Data processing logistics

IBM System/370 Model 145 By jovike (cc) (from Flickr)
IBM System/370 Model 145 By jovike (cc) (from Flickr)

Chuck Hollis wrote a great post on “information logistics” as a new paradigm for IT centers to have to consider as they deploy applications around the globe and into the cloud.  The problem is that there’s lot’s of data to move around in order to make all this work.

Supercomputing’s Solution

Big data/super computing groups have been thinking about this problem for a long time and have some solutions that might help but it all harken’s back to batch processing and JCL (job control language) of the last century.  In my comment to Chuck’s post I mentioned the University of Wisconsin’s Condor(r) Project which can be used to schedule data transmission and data processing across distributed server nodes in a network, but there are others namely the Globus ToolKit 4 (GT4)  which creates a data grid to support collaborative research on PB of data currently being used by CERN for LHC data, EU for their data grid and others.  We have discussed Condor in our Free Cloud Storage and Cloud Computing post and GT4 in our 15PB a year created by CERN post.

These super computing projects were designed to move data around so that analysis could be done locally with results shared within the community.  However, at least with GT4, they replicate data at a number of nodes, which may not be storage efficient but does provide quicker access for data analysis.  In CERN, there are a hierarchy of nodes which participate in a GT4 data grid and the data is replicated between tiers and within peer nodes just to have better access to it.

In olden days, …

With JCL someone would code up a sequence of batch steps, each of which could be conditional on previous steps that would manipulate data into some transient and at the end, final form.  Sometimes JCL would invoke another job (set of JCL) for a follow on step if everything in this job worked as planned.  The JCL would wait in a queue until the data and execution resources were available for it.

This could mean mounting removable media, creating disk storage “datasets”, or waiting until other jobs were down with datasets being needed, jobs would execute in a priority sequence, and scheduling options could include using different hosts (servers) that would coordinate to provide job execution services.   For all I know, z/OS still supports JCL for batch processing, but it’s been a long time since I have used JCL.

Cloud computing and storage services

Where does that bring us for today.
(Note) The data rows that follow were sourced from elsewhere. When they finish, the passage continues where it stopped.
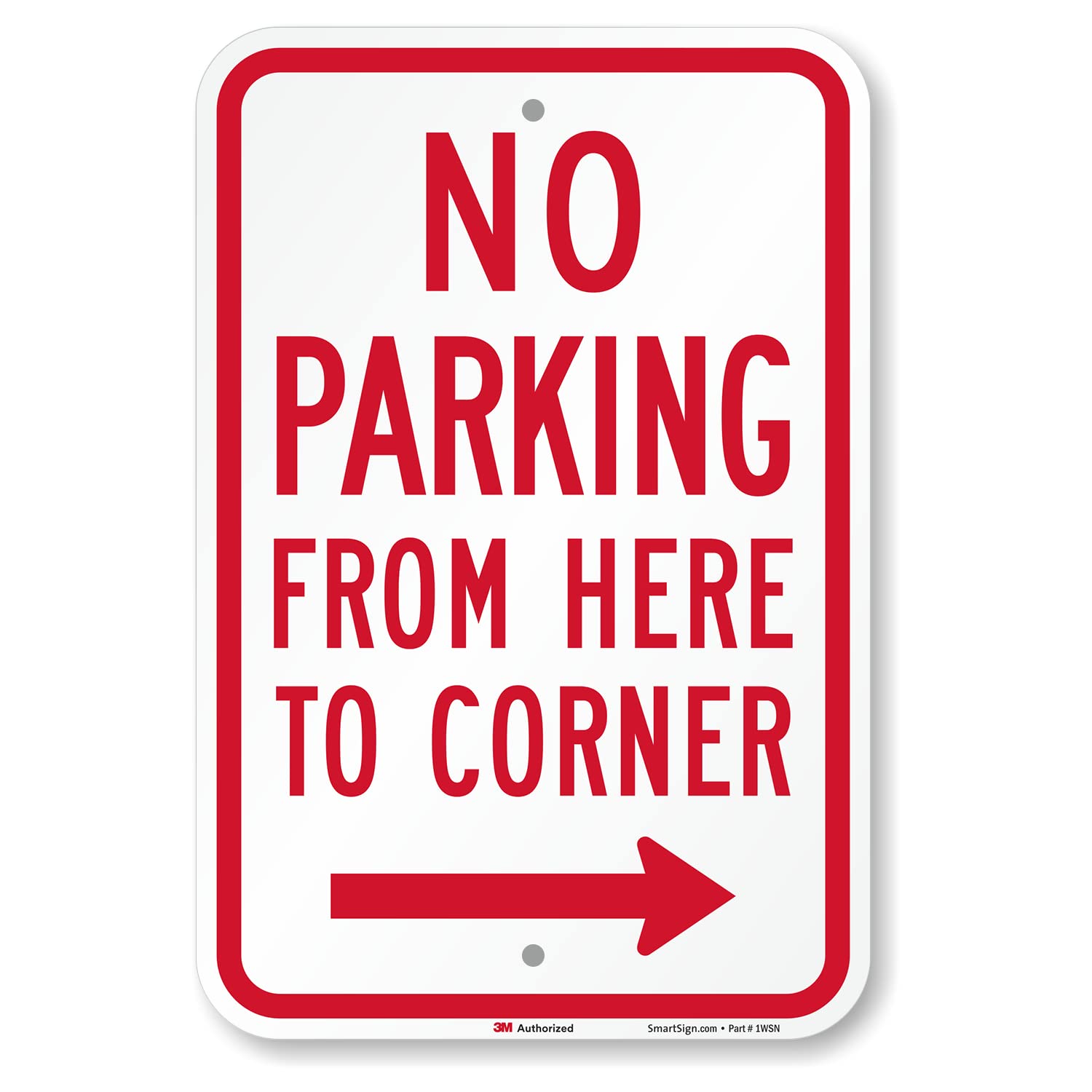 SmartSign 18 x 12 inch “No Parking From Here To Corner” Metal Sign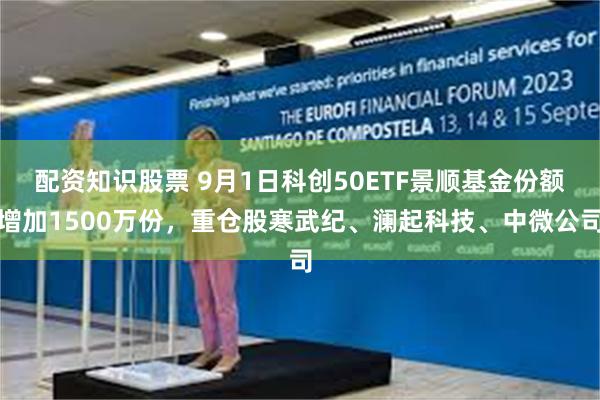 配资知识股票 9月1日科创50ETF景顺基金份额增加1500万份，重仓股寒武纪、澜起科技、中微公司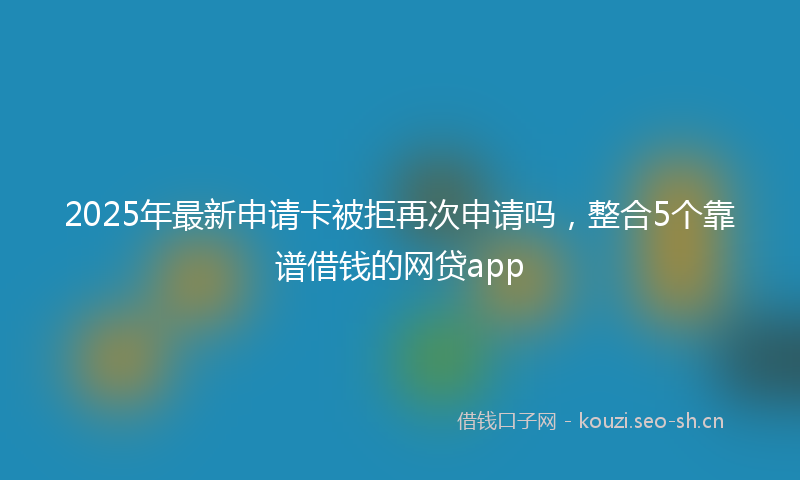 2025年最新申请卡被拒再次申请吗，整合5个靠谱借钱的网贷app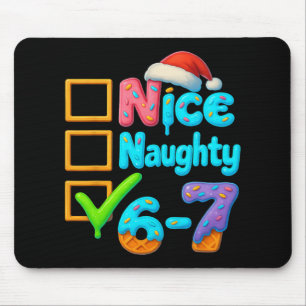 6-7 Meme Schön Unartig 67 Weihnachten Gehirn Fäuln Mousepad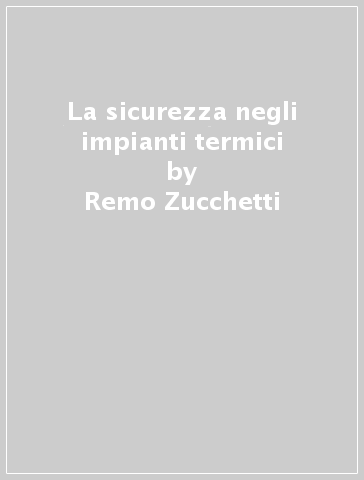 La sicurezza negli impianti termici - Remo Zucchetti - M. Federici - G. Branca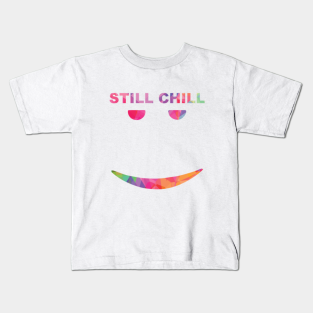 Still Chill Roblox Kids T Shirts Teepublic - roblox kids t shirts teepublic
Cloud computing and Cloud storage are bringing this execution paradigm back into vogue. But instead of batch jobs, we are talking about virtual machines, or web applications or anything else that can be packaged up and run generically on anybody’s hardware and storage.

The only problem is that there are only application specific ways to control these execution activities.  I am thinking here of web services that hand off web handling to any web server that happens to have cycles to support it.  Similarly, database machines seem capable of handing off queries to any database server that has idle ergs to process with.  There are myriad others like this but they all seem specific to one application domain.  Nothing exists that is generic or can cross many application domains.

That’s where something like Condor, GT4 or god forbid, JCL can make some sense.  In essence, all of these approaches are application independent.  By doing so, they can be used for any number of applications to take advantage of cloud computing and cloud storage services.

Just had to get this out.  Chuck’s post had me thinking about JCL again and there had to be another solution.